AT: The short answer is yes, but maybe we’ll just elaborate a bit more there. It allows us to get more data sources in faster. A big part of what it enables is for us to unify schemas. A big part of what makes our integrations so complicated is that we’re trying to take 30 different POS’s that have 30 different schemas and translate that into one single schema. So if you were using Power BI or if you were building your own platform, you wouldn’t be doing that step. You’d just extract the data and then load it straight into a database in the format that it came from the original schema and you’d build a dashboard on it.
So then the question is, is it worth this schema unification step as that’s what adds all the complexity. What is the benefit of it to customers? By unifying schemas:
1) you get our library of cards. You get all of the insights and learnings that we already know work for customers. We know what things people want to see. So schema unification gives you the benefit of now being able to leverage the collective brain on cards and insights to discover.
2) the second would be forecasts. When you’re using the same schema, we can use our forecasting tech on top of it which has already been tested on lots of other people to predict your sales.
So it’s this unified schema which enables the amazing insights we’re able to provide.
That all sounds amazing, so where do we go from now, what’s next?
AT: I’m so excited! So much! The beauty is now that everything is consistent across each step, we can now start looking at the individual steps and start asking how we really optimise them.
The two or three topics to call out are:
1) Testing – we want to test every eventuality so we know it’s as stable as possible.
2) And then looking at individual steps. For example, transforms: I think there’s many opportunities to make creating and debugging transforms easier.
3) There’s also a lot on general throughput and latency so we can get data in faster from beginning to end.
But transform tooling, overall pipeline speed and throughput and then accuracy is where we’re going.
NF: One of the other things that it enables is customers to do self set up. So soon customers will be able to visit a set up part of Webapp and add a whole new datasource by themselves without having to call Customer Success.

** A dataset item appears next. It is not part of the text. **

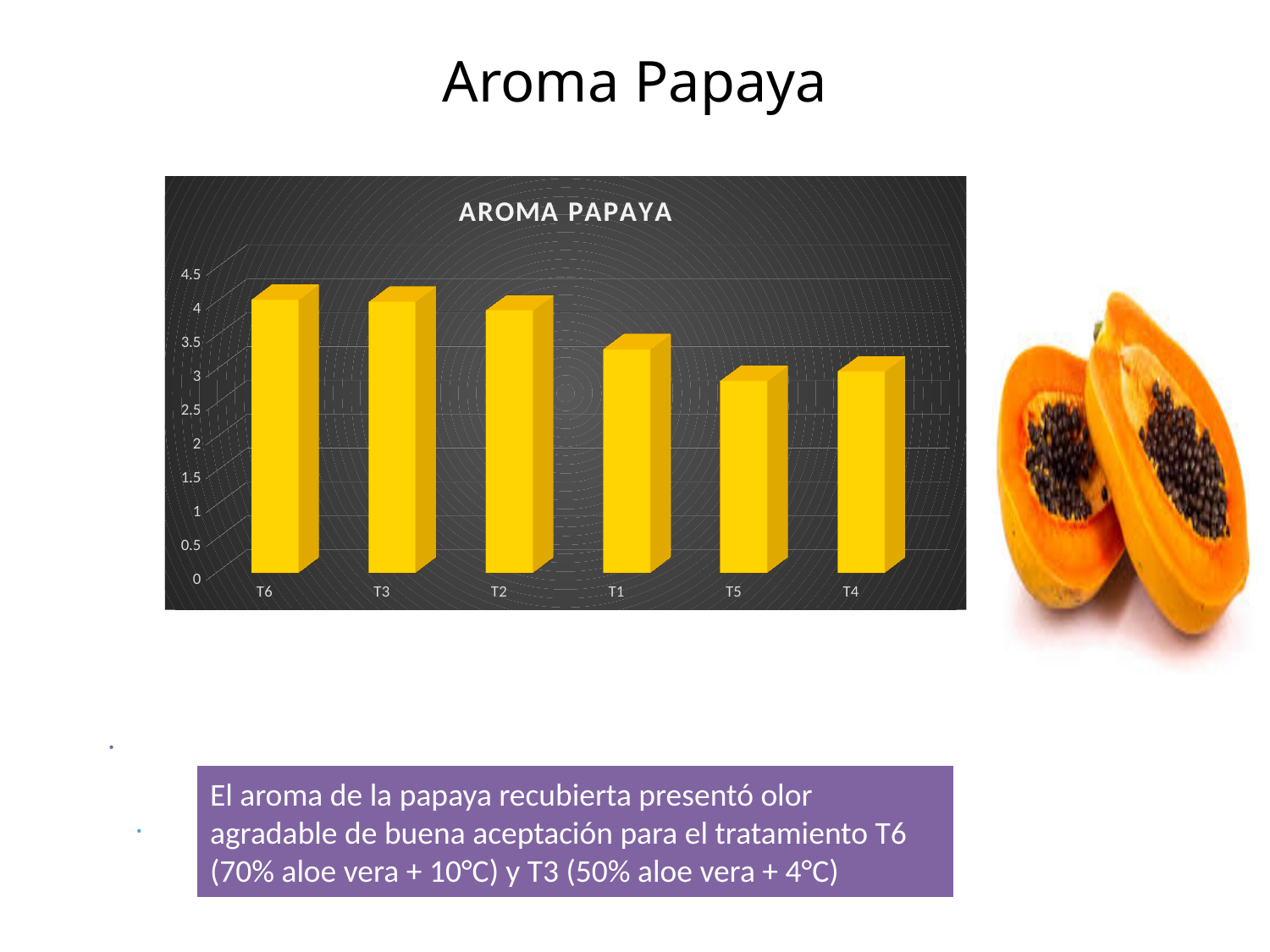
Is the value for T6 greater or less than 3.5? greater Is the value for T2 greater or less than 3? greater What colour are the bars in the chart? yellow Is the value for T5 greater or less than 3.5? less What is the title of the chart? AROMA PAPAYA Do the bar values generally rise or fall from left to right along the x axis? fall How many treatment categories are shown on the x axis of the chart? 6 Which has the larger value, T2 or T5? T2 What type of chart is shown on the slide? bar chart Which has the larger value, T6 or T1? T6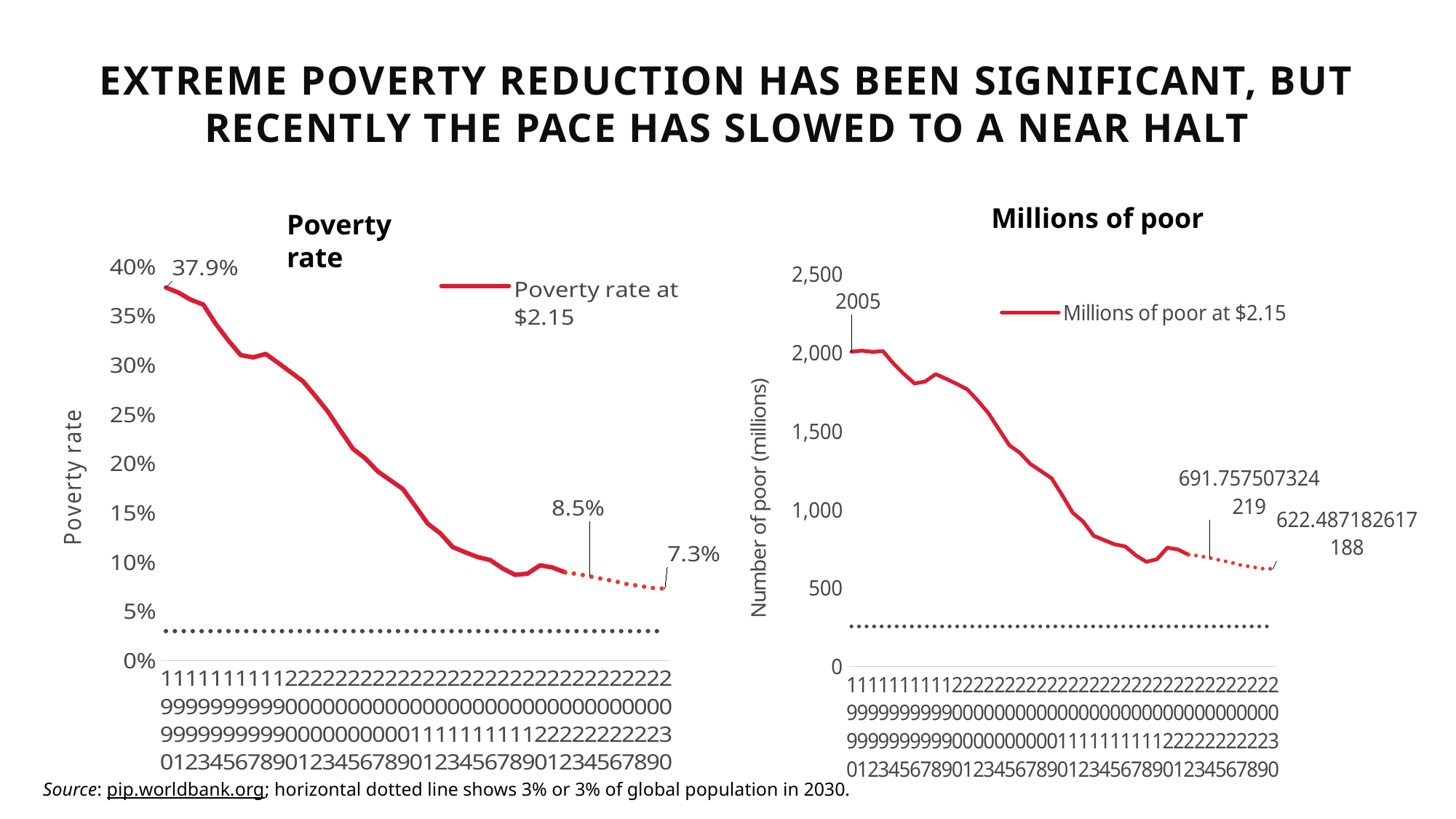
What is the legend entry on the Poverty rate chart? Poverty rate at $2.15 On the Millions of poor chart, what is the value labelled at the start of the line? 2005 What kind of chart is the Poverty rate chart on the left? line chart On the Millions of poor chart, what is the value labelled at the end of the dotted projection? 622.487182617188 On the Poverty rate chart, do the values rise or fall from left to right along the x axis? fall On the Poverty rate chart, what is the value labelled at the end of the dotted projection (2030)? 7.3% On the Poverty rate chart, what is the difference between the first labelled value (37.9%) and the last labelled value (7.3%)? 30.6 percentage points On the Millions of poor chart, is the value for 2000 greater or less than 1,500? greater How many series does the legend of the Millions of poor chart list? 1 On the Millions of poor chart, which labelled value is larger: 691.757507324219 or 622.487182617188? 691.757507324219 On the Poverty rate chart, what is the value labelled at the start of the line (1990)? 37.9%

It also allows us to add custom data sources, so now we can add whatever data you have from your own restaurant that might be different from everyone else’s. We can load these custom data sources into Tenzo and join that to your existing reporting
Does that now mean that customers will be able to see as many data sources as they want to (within reason)? Say I have 4 POS and a delivery platform, can I see it all side by side?
NF: If you have the data, you can get it into Tenzo.
“If you have the data, you can get it into Tenzo.”
AT: We have 40 integrations at the moment, I’d like to go up to 400. And do I now feel like we have the frame to be able to do that? Yes.
ND: There’s also just the general scaling idea. By using Airflow the way we’ve set it up and the way we run the tasks, we’re really well positioned to scale. The bottlenecks are gone; we can scale up as much as we want.
Also, up until now we’ve been doing all these things to get it running and get it running reliably, but now that we’ve succeeded there’s a lot more cool things we can do with Airflow. There’s metrics we can get out of the way we’re processing data, and there’s a whole bunch of other features that we can put in and use.
AT: Yeah, the scalability point is another big one I’m excited about. I’m not scared to scale to huge numbers of clients. Technically, can we serve 1,000,000 restaurants? Yes, we’ve got the frame.
Thanks so much for breaking this down guys!